Mais là, d’abord, on se souviendra de la pomme de Cézanne – verte, orange, rouge – image du temps qui passe, du devenir incertain. Dans la Genèse (« il faut bien que Genèse se passe »), IX, 22, la grappe du pays de Canaan nourrit à elle seule le pays tout entier : « le raisin du plus fort est toujours le meilleur ».
Qui pourrait encore oublier « la totalité des citrons » : de l’écorce hollandaise d’un tableau de nature morte à celui de Manet, pas davantage citron que l’asperge. « Un soir, t’en souvient-il ? », il y a la pomme de Magritte, la poire de Louis-Philippe, les dattes des palmiers des fresques byzantines.

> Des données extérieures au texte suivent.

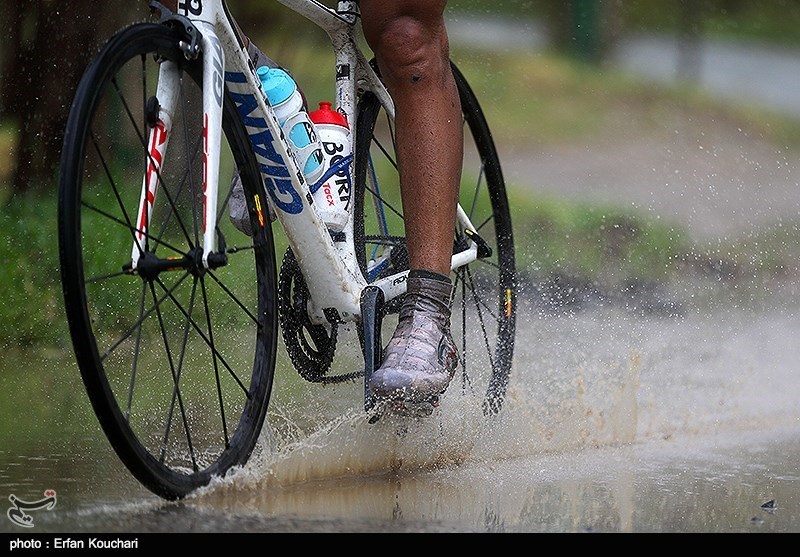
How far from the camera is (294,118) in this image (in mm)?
2703

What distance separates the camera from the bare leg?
2594 mm

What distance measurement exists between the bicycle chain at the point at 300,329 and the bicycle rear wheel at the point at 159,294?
11 centimetres

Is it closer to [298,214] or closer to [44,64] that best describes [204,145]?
[298,214]

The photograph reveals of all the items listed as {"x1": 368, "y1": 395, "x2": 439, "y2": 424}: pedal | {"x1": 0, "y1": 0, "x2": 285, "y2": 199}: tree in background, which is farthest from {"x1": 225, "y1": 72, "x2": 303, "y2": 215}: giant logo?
{"x1": 0, "y1": 0, "x2": 285, "y2": 199}: tree in background

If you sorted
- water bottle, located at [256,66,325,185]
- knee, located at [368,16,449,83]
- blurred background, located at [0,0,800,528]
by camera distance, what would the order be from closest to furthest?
1. knee, located at [368,16,449,83]
2. water bottle, located at [256,66,325,185]
3. blurred background, located at [0,0,800,528]

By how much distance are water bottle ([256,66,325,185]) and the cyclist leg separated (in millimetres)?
196

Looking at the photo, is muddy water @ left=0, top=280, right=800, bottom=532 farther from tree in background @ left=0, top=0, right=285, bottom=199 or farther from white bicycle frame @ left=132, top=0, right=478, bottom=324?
tree in background @ left=0, top=0, right=285, bottom=199

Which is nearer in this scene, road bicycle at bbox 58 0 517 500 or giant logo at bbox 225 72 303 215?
road bicycle at bbox 58 0 517 500

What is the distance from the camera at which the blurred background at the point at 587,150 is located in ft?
14.3

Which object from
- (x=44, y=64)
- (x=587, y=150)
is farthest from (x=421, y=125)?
(x=587, y=150)

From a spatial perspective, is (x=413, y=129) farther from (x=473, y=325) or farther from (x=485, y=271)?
(x=485, y=271)

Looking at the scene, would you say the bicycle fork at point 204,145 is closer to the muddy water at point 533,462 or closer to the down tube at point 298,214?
the down tube at point 298,214

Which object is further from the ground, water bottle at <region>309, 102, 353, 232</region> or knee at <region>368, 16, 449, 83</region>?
knee at <region>368, 16, 449, 83</region>
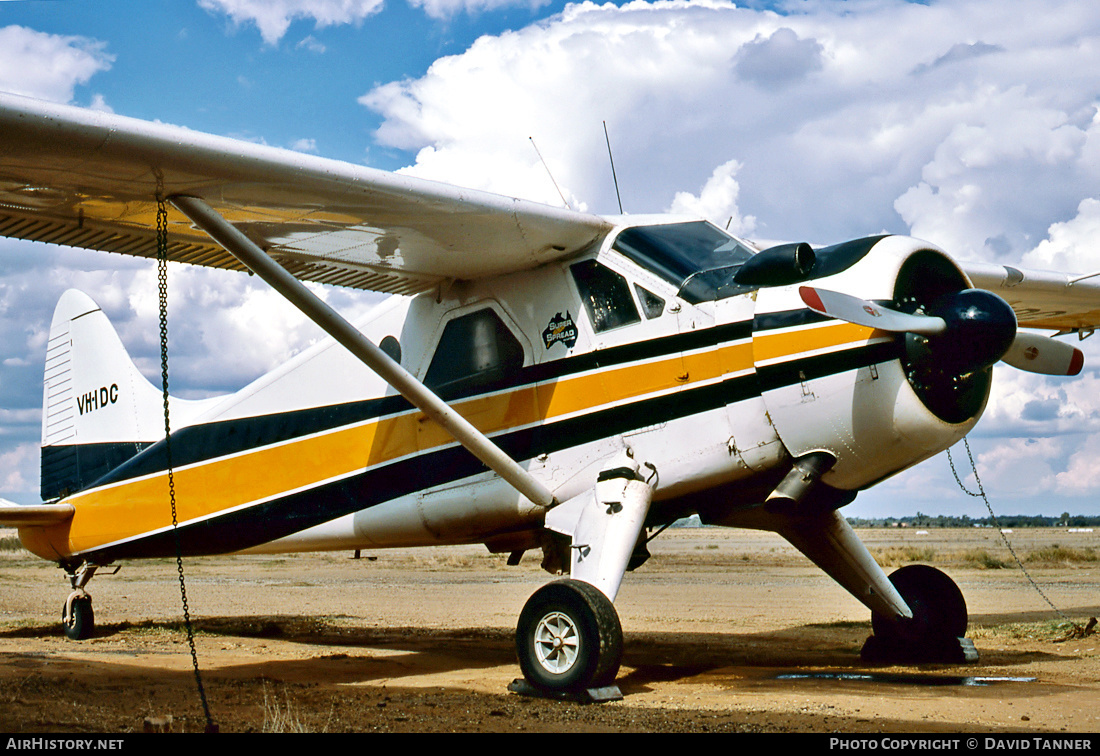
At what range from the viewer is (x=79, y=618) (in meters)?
12.2

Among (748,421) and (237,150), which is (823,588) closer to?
(748,421)

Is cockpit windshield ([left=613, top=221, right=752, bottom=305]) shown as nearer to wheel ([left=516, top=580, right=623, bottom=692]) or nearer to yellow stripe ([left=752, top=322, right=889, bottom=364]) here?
yellow stripe ([left=752, top=322, right=889, bottom=364])

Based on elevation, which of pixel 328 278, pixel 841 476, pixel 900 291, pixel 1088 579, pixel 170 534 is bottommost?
pixel 1088 579

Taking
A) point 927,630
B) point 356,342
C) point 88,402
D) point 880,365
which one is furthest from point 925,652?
point 88,402

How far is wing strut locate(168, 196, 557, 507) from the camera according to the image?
6.99 meters

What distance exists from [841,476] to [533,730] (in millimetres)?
3087

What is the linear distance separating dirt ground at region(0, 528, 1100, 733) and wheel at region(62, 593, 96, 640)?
0.23 metres

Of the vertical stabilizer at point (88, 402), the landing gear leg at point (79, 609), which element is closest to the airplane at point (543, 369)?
the landing gear leg at point (79, 609)

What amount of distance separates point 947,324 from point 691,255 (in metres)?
2.10

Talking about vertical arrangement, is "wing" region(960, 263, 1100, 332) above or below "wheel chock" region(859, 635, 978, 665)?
above

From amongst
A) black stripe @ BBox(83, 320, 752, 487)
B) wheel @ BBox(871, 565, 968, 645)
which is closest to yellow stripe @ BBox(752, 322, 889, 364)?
black stripe @ BBox(83, 320, 752, 487)

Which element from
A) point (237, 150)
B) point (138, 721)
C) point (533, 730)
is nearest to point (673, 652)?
point (533, 730)

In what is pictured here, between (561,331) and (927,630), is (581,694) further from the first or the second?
(927,630)

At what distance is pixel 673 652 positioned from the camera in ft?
35.0
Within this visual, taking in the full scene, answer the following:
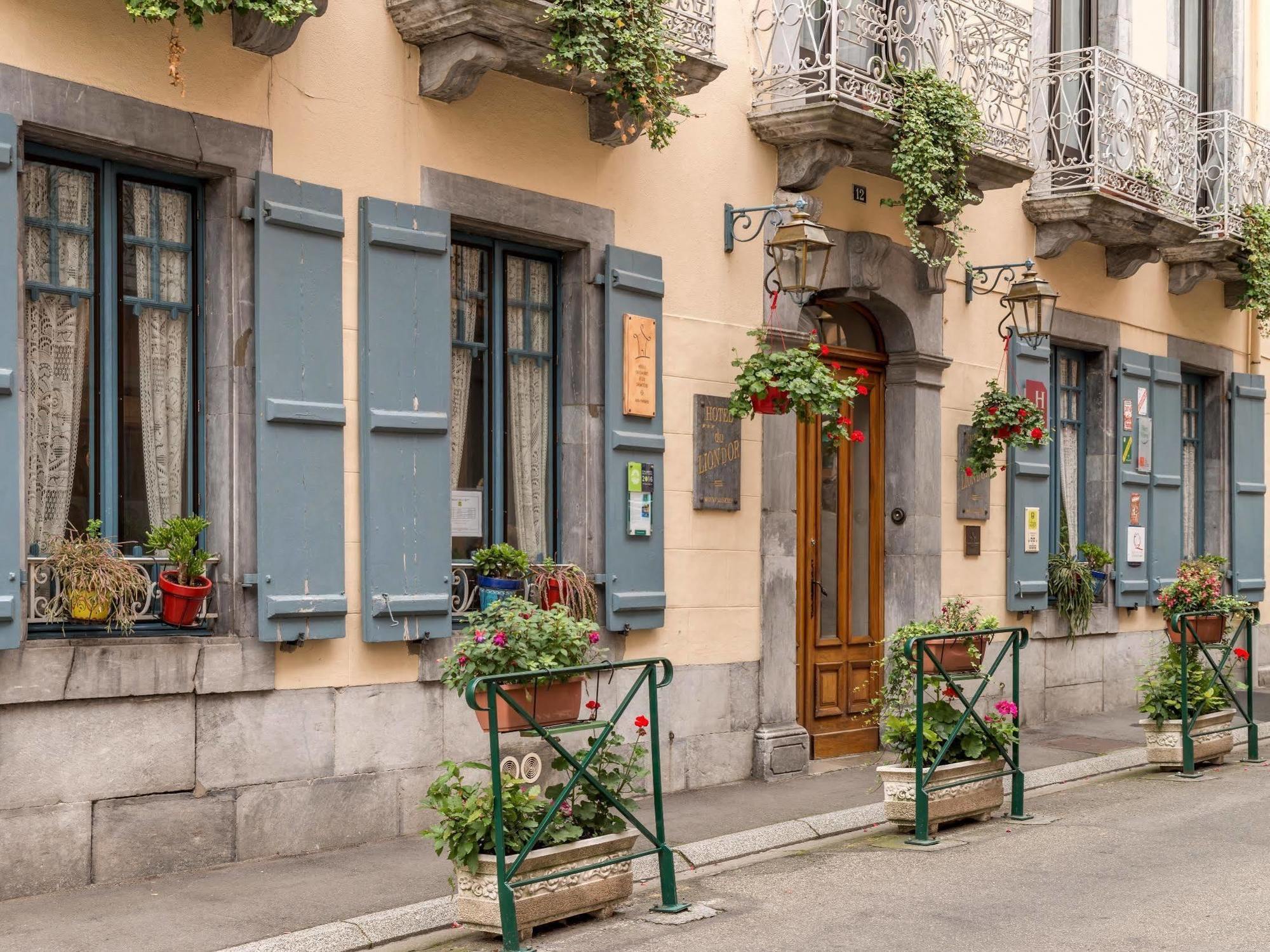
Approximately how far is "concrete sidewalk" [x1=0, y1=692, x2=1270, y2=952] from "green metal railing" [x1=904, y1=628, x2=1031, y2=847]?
1.99ft

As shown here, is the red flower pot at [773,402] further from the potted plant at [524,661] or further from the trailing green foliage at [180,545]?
the trailing green foliage at [180,545]

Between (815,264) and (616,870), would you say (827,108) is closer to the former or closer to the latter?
(815,264)

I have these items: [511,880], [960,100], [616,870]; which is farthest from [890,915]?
[960,100]

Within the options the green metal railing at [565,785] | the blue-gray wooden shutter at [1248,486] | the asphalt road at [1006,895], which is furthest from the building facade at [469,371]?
the blue-gray wooden shutter at [1248,486]

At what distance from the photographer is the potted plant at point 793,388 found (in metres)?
9.30

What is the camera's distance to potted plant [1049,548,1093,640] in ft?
41.8

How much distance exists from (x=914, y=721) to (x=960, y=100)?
4496mm

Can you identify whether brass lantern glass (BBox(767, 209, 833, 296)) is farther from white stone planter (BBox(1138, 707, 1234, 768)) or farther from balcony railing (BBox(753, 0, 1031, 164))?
white stone planter (BBox(1138, 707, 1234, 768))

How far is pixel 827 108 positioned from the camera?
9.68 metres

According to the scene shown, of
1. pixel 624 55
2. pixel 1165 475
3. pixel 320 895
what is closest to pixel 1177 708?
pixel 1165 475

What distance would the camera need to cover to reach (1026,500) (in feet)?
Result: 40.7

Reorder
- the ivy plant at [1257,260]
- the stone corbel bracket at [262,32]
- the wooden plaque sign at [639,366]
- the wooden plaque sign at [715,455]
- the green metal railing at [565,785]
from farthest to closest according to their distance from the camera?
the ivy plant at [1257,260] < the wooden plaque sign at [715,455] < the wooden plaque sign at [639,366] < the stone corbel bracket at [262,32] < the green metal railing at [565,785]

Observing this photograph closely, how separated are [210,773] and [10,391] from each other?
1.92 meters

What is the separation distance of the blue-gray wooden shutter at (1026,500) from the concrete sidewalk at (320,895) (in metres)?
3.53
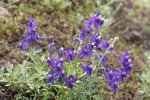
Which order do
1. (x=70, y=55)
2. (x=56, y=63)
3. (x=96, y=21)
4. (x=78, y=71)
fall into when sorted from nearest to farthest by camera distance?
1. (x=56, y=63)
2. (x=70, y=55)
3. (x=96, y=21)
4. (x=78, y=71)

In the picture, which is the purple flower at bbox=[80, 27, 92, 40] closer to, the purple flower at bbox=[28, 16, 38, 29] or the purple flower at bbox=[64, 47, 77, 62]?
the purple flower at bbox=[64, 47, 77, 62]

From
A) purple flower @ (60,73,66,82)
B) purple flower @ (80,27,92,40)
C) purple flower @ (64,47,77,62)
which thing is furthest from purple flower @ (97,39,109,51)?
purple flower @ (60,73,66,82)

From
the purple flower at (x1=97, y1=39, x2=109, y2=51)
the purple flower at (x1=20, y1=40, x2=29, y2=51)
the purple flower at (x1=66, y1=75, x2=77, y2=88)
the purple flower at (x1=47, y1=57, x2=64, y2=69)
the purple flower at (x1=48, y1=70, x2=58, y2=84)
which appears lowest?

Ici la cerise est emblématique, conquérante, obsessionnelle, joue au fruit défendu. Aux portes de la galerie, dans la galerie, aux portes des foires, dans les foires, elle se retrouve. Seule. Alors qu’à deux, comme dira la légende : « si ma tante en avait , elle serait mon oncle ».
Elle joue au dripping, gicle d’éclaboussures. Elle joue au monochrome. « Cerise de me voir si belle ». Elle fabrique son histoire, est à elle-seule, son style tout entier.